Dataset entries
------------------------------------
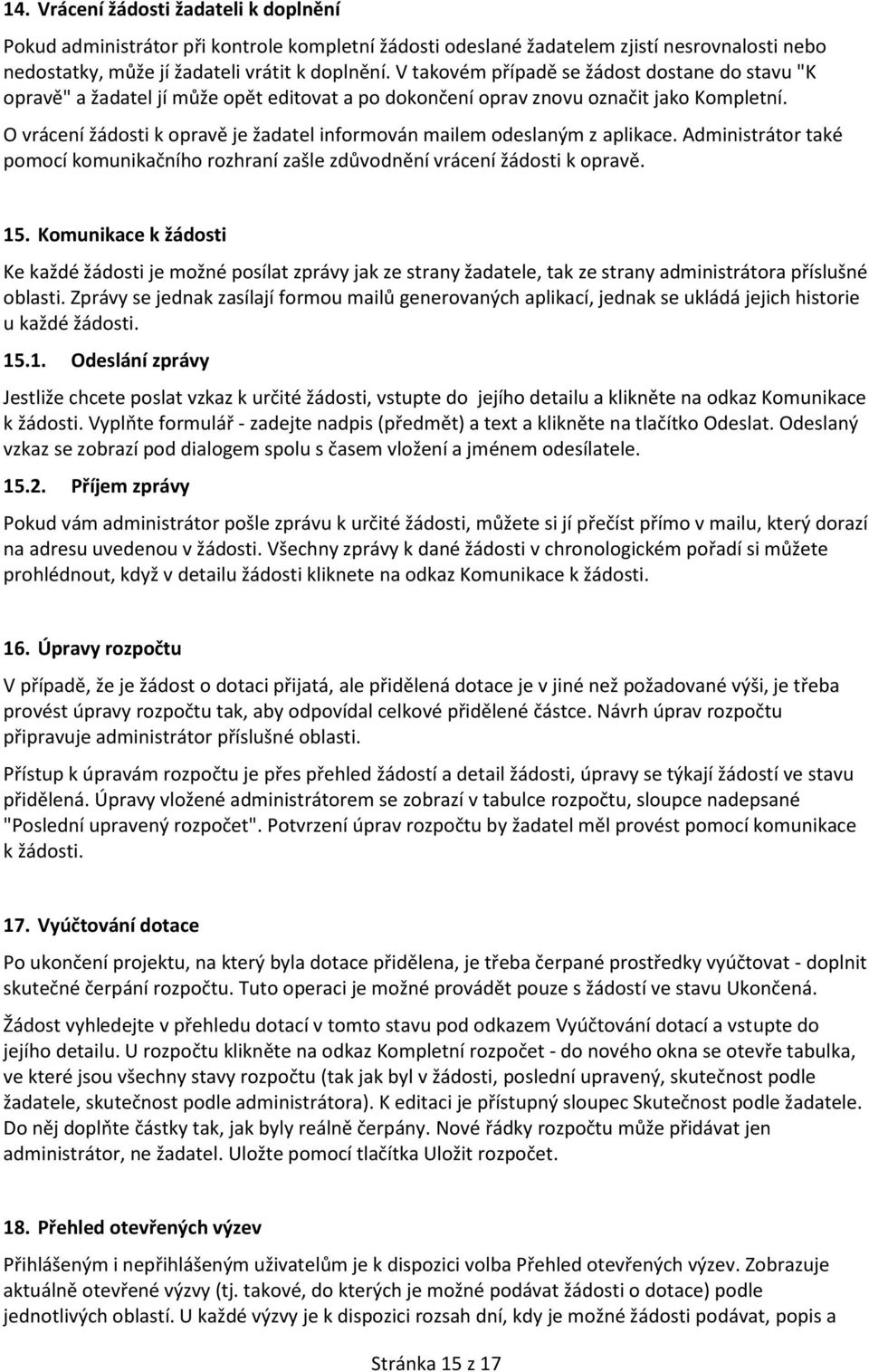 14. Vrácení žádosti žadateli k doplnění

Pokud administrátor při kontrole kompletní žádosti odeslané žadatelem zjistí nesrovnalosti nebo nedostatky, může jí žadateli vrátit k doplnění. V takovém případě se žádost dostane do stavu "K opravě" a žadatel jí může opět editovat a po dokončení oprav znovu označit jako Kompletní.

O vrácení žádosti k opravě je žadatel informován mailem odeslaným z aplikace. Administrátor také pomocí komunikačního rozhraní zašle zdůvodnění vrácení žádosti k opravě.

15. Komunikace k žádosti

Ke každé žádosti je možné posílat zprávy jak ze strany žadatele, tak ze strany administrátora příslušné oblasti. Zprávy se jednak zasílají formou mailů generovaných aplikací, jednak se ukládá jejich historie u každé žádosti.

15.1. Odeslání zprávy

Jestliže chcete poslat vzkaz k určité žádosti, vstupte do jejího detailu a klikněte na odkaz Komunikace k žádosti. Vyplňte formulář - zadejte nadpis (předmět) a text a klikněte na tlačítko Odeslat. Odeslaný vzkaz se zobrazí pod dialogem spolu s časem vložení a jménem odesílatele.

15.2. Příjem zprávy

Pokud vám administrátor pošle zprávu k určité žádosti, můžete si jí přečíst přímo v mailu, který dorazí na adresu uvedenou v žádosti. Všechny zprávy k dané žádosti v chronologickém pořadí si můžete prohlédnout, když v detailu žádosti kliknete na odkaz Komunikace k žádosti.

16. Úpravy rozpočtu

V případě, že je žádost o dotaci přijatá, ale přidělená dotace je v jiné než požadované výši, je třeba provést úpravy rozpočtu tak, aby odpovídal celkové přidělené částce. Návrh úprav rozpočtu připravuje administrátor příslušné oblasti.

Přístup k úpravám rozpočtu je přes přehled žádostí a detail žádosti, úpravy se týkají žádostí ve stavu přidělená. Úpravy vložené administrátorem se zobrazí v tabulce rozpočtu, sloupce nadepsané "Poslední upravený rozpočet". Potvrzení úprav rozpočtu by žadatel měl provést pomocí komunikace k žádosti.

17. Vyúčtování dotace

Po ukončení projektu, na který byla dotace přidělena, je třeba čerpané prostředky vyúčtovat - doplnit skutečné čerpání rozpočtu. Tuto operaci je možné provádět pouze s žádostí ve stavu Ukončená.

Žádost vyhledejte v přehledu dotací v tomto stavu pod odkazem Vyúčtování dotací a vstupte do jejího detailu. U rozpočtu klikněte na odkaz Kompletní rozpočet - do nového okna se otevře tabulka, ve které jsou všechny stavy rozpočtu (tak jak byl v žádosti, poslední upravený, skutečnost podle žadatele, skutečnost podle administrátora). K editaci je přístupný sloupec Skutečnost podle žadatele. Do něj doplňte částky tak, jak byly reálně čerpány. Nové řádky rozpočtu může přidávat jen administrátor, ne žadatel. Uložte pomocí tlačítka Uložit rozpočet.

18. Přehled otevřených výzev

Přihlášeným i nepřihlášeným uživatelům je k dispozici volba Přehled otevřených výzev. Zobrazuje aktuálně otevřené výzvy (tj. takové, do kterých je možné podávat žádosti o dotace) podle jednotlivých oblastí. U každé výzvy je k dispozici rozsah dní, kdy je možné žádosti podávat, popis a

Stránka 15 z 17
------------------------------------
● **ASSIGNED TASK**:
Reproduce all the entries that precede this task, word for word, minus any pictures.

● **RESULT BELOW**:
 14. Vrácení žádosti žadateli k doplnění

Pokud administrátor při kontrole kompletní žádosti odeslané žadatelem zjistí nesrovnalosti nebo nedostatky, může jí žadateli vrátit k doplnění. V takovém případě se žádost dostane do stavu "K opravě" a žadatel jí může opět editovat a po dokončení oprav znovu označit jako Kompletní.

O vrácení žádosti k opravě je žadatel informován mailem odeslaným z aplikace. Administrátor také pomocí komunikačního rozhraní zašle zdůvodnění vrácení žádosti k opravě.

15. Komunikace k žádosti

Ke každé žádosti je možné posílat zprávy jak ze strany žadatele, tak ze strany administrátora příslušné oblasti. Zprávy se jednak zasílají formou mailů generovaných aplikací, jednak se ukládá jejich historie u každé žádosti.

15.1. Odeslání zprávy

Jestliže chcete poslat vzkaz k určité žádosti, vstupte do jejího detailu a klikněte na odkaz Komunikace k žádosti. Vyplňte formulář - zadejte nadpis (předmět) a text a klikněte na tlačítko Odeslat. Odeslaný vzkaz se zobrazí pod dialogem spolu s časem vložení a jménem odesílatele.

15.2. Příjem zprávy

Pokud vám administrátor pošle zprávu k určité žádosti, můžete si jí přečíst přímo v mailu, který dorazí na adresu uvedenou v žádosti. Všechny zprávy k dané žádosti v chronologickém pořadí si můžete prohlédnout, když v detailu žádosti kliknete na odkaz Komunikace k žádosti.

16. Úpravy rozpočtu

V případě, že je žádost o dotaci přijatá, ale přidělená dotace je v jiné než požadované výši, je třeba provést úpravy rozpočtu tak, aby odpovídal celkové přidělené částce. Návrh úprav rozpočtu připravuje administrátor příslušné oblasti.

Přístup k úpravám rozpočtu je přes přehled žádostí a detail žádosti, úpravy se týkají žádostí ve stavu přidělená. Úpravy vložené administrátorem se zobrazí v tabulce rozpočtu, sloupce nadepsané "Poslední upravený rozpočet". Potvrzení úprav rozpočtu by žadatel měl provést pomocí komunikace k žádosti.

17. Vyúčtování dotace

Po ukončení projektu, na který byla dotace přidělena, je třeba čerpané prostředky vyúčtovat - doplnit skutečné čerpání rozpočtu. Tuto operaci je možné provádět pouze s žádostí ve stavu Ukončená.

Žádost vyhledejte v přehledu dotací v tomto stavu pod odkazem Vyúčtování dotací a vstupte do jejího detailu. U rozpočtu klikněte na odkaz Kompletní rozpočet - do nového okna se otevře tabulka, ve které jsou všechny stavy rozpočtu (tak jak byl v žádosti, poslední upravený, skutečnost podle žadatele, skutečnost podle administrátora). K editaci je přístupný sloupec Skutečnost podle žadatele. Do něj doplňte částky tak, jak byly reálně čerpány. Nové řádky rozpočtu může přidávat jen administrátor, ne žadatel. Uložte pomocí tlačítka Uložit rozpočet.

18. Přehled otevřených výzev

Přihlášeným i nepřihlášeným uživatelům je k dispozici volba Přehled otevřených výzev. Zobrazuje aktuálně otevřené výzvy (tj. takové, do kterých je možné podávat žádosti o dotace) podle jednotlivých oblastí. U každé výzvy je k dispozici rozsah dní, kdy je možné žádosti podávat, popis a

Stránka 15 z 17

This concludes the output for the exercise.